The bulk densities (ρ) of the sintered samples were ascertained utilizing the Archimedes method, conducted in distilled water. The Vickers hardness (H) was measured using a Vickers microhardness tester (FV-700, Future-Tech, Japan). This measurement was conducted three times on a polished surface, with the load and holding time set at 10 kg and 10 s, respectively. The flexural strength (σ) was determined using a three-point bending test (Model 5566, Instron Co., High Wycombe, UK). This involved a span of 30 mm and a press speed of 0.5 mm/min, utilizing machined rectangle bars (3 mm × 4 mm × 36 mm) with a polished surface. The data from each specimen were averaged across six tests. The fracture toughness (KIC) was measured by the single-edge notched beam method (SENB) at room temperature with a crosshead speed of 0.05 mm/min for a span of 24 mm. The thermal diffusivity (λ) was measured using a laser thermal conductivity meter (LFA-457, Netzsch, Germany). The dielectric loss (tanδ) was measured at a frequency of 1 GHz with an impedance meter (E4991B), in accordance with IPC-TM-650 2.5.5.9-1998. This standard stipulates that the specimens should have dimensions of 50 mm × 50 mm × 0.9 mm.

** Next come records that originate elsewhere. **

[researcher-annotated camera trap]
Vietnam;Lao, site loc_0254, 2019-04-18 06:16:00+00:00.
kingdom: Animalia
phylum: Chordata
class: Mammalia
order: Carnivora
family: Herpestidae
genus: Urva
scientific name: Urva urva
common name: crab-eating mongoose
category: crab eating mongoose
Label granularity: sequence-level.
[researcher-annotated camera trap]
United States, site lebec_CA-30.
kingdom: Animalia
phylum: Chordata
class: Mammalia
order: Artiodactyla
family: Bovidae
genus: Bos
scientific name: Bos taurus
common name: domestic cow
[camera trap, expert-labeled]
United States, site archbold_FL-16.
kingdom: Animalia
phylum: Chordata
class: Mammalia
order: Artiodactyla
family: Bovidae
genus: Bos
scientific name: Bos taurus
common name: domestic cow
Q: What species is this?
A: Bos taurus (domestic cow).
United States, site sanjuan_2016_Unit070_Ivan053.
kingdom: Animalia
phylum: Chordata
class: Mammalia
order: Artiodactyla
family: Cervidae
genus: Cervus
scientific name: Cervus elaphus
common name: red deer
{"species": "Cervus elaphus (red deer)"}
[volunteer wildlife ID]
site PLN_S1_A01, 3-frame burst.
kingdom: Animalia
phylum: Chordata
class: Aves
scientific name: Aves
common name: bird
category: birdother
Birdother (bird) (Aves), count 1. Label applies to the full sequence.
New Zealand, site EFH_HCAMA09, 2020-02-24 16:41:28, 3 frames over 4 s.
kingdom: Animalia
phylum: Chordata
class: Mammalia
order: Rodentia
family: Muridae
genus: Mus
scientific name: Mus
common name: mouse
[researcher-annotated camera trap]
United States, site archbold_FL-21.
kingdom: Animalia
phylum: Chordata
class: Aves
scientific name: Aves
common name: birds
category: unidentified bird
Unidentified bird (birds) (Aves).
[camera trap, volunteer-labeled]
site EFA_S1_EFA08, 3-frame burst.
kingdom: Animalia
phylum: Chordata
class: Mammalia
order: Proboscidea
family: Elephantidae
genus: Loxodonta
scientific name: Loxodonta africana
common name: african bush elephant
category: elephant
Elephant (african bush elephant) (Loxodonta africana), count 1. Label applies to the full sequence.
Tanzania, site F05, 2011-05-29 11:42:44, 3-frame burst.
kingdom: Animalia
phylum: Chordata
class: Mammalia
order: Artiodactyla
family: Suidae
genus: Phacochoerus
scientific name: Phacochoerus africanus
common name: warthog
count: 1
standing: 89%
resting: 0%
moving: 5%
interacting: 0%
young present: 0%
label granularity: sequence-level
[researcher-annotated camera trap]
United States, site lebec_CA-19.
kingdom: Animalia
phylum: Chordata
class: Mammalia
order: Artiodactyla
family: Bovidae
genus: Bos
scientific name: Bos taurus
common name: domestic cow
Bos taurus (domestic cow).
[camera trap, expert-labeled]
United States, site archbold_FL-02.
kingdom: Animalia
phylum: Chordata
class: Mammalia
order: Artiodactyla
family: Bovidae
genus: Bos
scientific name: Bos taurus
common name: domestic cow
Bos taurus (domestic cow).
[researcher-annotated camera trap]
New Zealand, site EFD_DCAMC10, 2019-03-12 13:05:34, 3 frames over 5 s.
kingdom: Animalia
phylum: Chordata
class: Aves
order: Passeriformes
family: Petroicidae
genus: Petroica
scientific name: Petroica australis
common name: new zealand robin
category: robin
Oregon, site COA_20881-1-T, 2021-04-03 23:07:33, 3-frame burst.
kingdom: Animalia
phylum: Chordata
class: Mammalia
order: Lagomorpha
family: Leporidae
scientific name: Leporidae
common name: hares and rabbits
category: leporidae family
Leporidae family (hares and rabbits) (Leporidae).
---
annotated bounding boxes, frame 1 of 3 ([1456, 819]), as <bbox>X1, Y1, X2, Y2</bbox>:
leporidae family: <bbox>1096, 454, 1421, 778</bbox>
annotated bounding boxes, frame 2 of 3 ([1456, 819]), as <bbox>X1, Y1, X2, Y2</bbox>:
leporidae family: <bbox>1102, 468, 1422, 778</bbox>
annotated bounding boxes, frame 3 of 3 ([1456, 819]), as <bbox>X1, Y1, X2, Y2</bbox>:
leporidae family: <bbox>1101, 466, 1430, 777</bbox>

The bulk samples were subjected to phase identification via X-ray diffraction (XRD, D8 Advance, Bruker, Germany). The data collection for the diffraction was conducted within a range of 10°-80° 2θ, employing a scanning step of 10°/min. Prior to examination with SEM (Magellan 400, FEI, USA), the composites were ground using a resin-bonded diamond wheel (SD54R75B1/3) and polished with varying particle sizes (7, 5, 2.5, and 1 μm) of diamond slurry to achieve a surface finish of 0.02 μm. The microstructure of the samples was examined using transmission electron microscopy (TEM, JEM-2100, JEOL, Japan), encompassing STEM and HRTEM. Within the framework of STEM, both compositional and valence state analyses were conducted utilizing EDS and EELS, respectively. The valence state of the Eu element was also documented using X-ray photoelectron spectroscopy (XPS, ESCALAB 250, Thermo Fisher Scientific, USA).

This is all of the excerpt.